Count on It
Recall that ASCII is just one way to represent characters.
- (1 point.) How many total characters can be represented in ASCII, if each character is represented using 7 bits?
If we want to represent more characters than ASCII allows, we can use Unicode, which uses more bits than ASCII to represent some characters. One implemetnation of Unicode, UTF-8, uses “variable-width encoding” to represent characters: characters can be represented by either one, two, three, or four bytes.

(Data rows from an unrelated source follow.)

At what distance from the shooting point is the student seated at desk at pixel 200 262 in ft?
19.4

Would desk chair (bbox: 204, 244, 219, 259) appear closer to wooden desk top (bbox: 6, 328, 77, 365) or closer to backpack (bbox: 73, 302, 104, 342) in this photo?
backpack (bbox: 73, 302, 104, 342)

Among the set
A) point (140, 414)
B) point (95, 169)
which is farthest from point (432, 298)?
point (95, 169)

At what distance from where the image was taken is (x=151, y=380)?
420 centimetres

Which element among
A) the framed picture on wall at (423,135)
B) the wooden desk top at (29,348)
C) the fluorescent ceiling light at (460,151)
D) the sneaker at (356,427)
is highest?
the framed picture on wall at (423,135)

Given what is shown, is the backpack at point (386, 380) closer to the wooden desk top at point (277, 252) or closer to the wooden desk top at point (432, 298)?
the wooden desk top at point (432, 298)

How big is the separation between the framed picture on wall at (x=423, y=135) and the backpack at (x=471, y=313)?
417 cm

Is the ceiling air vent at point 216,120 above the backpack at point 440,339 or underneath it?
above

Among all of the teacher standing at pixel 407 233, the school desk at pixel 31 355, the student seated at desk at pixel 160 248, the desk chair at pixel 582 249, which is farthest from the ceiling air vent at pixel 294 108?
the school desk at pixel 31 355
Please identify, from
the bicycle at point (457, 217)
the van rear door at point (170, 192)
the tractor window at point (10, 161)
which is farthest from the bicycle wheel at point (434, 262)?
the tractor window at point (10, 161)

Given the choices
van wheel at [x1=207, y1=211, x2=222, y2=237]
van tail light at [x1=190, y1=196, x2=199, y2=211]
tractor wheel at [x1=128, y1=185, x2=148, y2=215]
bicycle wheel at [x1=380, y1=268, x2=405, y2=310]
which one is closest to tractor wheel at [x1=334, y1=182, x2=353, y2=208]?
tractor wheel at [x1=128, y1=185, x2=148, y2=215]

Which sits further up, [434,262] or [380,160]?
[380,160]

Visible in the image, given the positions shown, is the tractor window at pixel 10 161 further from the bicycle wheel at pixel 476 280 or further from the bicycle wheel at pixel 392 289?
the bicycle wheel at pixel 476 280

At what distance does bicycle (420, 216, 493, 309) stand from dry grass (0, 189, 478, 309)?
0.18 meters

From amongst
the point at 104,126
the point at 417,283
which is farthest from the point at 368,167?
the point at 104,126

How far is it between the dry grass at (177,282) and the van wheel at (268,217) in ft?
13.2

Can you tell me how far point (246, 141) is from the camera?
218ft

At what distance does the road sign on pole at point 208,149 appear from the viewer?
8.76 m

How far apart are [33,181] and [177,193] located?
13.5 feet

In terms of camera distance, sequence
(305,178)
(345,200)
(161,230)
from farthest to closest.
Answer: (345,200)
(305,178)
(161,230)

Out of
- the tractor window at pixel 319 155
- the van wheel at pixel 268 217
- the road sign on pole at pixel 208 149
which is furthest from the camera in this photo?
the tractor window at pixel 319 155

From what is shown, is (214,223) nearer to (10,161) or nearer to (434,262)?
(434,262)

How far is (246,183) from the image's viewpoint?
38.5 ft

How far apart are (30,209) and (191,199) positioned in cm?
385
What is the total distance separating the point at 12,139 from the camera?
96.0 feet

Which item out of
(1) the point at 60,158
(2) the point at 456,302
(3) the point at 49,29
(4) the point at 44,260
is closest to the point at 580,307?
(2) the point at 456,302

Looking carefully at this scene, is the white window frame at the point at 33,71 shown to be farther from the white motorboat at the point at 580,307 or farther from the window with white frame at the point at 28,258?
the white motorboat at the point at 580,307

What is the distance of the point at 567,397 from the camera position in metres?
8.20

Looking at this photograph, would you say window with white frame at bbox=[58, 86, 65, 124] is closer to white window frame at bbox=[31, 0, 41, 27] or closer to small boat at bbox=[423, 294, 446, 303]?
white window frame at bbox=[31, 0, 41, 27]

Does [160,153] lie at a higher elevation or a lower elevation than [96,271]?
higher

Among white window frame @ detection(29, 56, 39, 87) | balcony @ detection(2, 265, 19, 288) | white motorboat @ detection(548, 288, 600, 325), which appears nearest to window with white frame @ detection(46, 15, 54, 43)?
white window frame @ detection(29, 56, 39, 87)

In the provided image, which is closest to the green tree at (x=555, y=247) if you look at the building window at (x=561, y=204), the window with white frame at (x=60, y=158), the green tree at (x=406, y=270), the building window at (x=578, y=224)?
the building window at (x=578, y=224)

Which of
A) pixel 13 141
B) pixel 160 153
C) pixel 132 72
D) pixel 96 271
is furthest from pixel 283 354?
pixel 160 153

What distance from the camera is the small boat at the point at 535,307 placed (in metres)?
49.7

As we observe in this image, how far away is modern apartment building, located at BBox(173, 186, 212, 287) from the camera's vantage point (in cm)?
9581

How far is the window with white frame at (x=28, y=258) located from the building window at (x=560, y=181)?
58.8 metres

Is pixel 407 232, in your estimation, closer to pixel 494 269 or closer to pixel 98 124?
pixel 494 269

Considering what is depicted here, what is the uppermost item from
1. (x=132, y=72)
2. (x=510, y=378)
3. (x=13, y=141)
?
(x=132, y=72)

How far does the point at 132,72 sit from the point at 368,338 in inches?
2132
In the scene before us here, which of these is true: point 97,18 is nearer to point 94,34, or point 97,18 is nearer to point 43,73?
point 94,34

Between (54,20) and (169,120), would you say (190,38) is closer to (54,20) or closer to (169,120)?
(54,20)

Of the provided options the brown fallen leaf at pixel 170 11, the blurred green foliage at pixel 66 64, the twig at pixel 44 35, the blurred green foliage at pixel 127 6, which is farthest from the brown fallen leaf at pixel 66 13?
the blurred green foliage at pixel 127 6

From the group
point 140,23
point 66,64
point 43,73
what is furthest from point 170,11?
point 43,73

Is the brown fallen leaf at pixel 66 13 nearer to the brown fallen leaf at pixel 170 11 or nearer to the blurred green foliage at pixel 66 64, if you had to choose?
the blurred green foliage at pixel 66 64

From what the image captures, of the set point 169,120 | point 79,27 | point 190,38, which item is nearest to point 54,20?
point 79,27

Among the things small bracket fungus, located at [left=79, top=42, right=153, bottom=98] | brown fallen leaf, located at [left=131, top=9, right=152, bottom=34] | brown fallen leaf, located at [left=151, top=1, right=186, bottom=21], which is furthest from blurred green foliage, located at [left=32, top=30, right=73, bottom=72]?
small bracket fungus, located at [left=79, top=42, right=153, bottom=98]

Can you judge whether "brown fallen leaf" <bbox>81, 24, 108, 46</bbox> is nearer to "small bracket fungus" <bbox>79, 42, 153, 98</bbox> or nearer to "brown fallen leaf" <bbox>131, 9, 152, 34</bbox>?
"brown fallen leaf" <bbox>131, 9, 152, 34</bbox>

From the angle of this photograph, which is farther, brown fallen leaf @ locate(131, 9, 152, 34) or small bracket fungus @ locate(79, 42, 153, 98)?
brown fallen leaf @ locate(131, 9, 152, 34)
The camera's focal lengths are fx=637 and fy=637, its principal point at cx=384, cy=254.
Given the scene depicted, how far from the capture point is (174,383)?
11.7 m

Read up on UTF-8 at fileformat.info/info/unicode/utf8.htm.
- 
    (2 points.) When reading, as via fread, a text file encoded as UTF-8, how can you determine how many bytes a character will take?
- 
    (2 points.) If you’re reading a file encoded as UTF-8, and you read a byte, how can you determine if that byte is a continuation of an existing character, rather than the beginning of a new character? 
- 
    (4 points.) The program below counts the number of characters in a file, assuming the file is encoded as ASCII. Modify the program so that it counts the number of characters in a file encoded as UTF-8. 
#include <stdbool.h>
#include <stdio.h>
typedef unsigned char BYTE;
int main(int argc, char *argv[])
{
    if (argc != 2)
    {
        printf("Usage: ./count INPUT\n");
        return 1;
    }
    FILE *file = fopen(argv[1], "r");
    if (!file)
    {
        printf("Could not open file.\n");
        return 1;
    }
    int count = 0;
    while (true)
    {
        BYTE b;
        fread(&b, 1, 1, file);
        if (feof(file))
        {
            break;
        }
        count++;
    }
    printf("Number of characters: %i\n", count);
}
In addition to submitting this subquestion using the instructions contained in the “How to Submit” section of the Test, you must also:
- Write your program in a file called count.c
- Submit count.cby runningsubmit50 cs50/problems/2019/fall/test/count.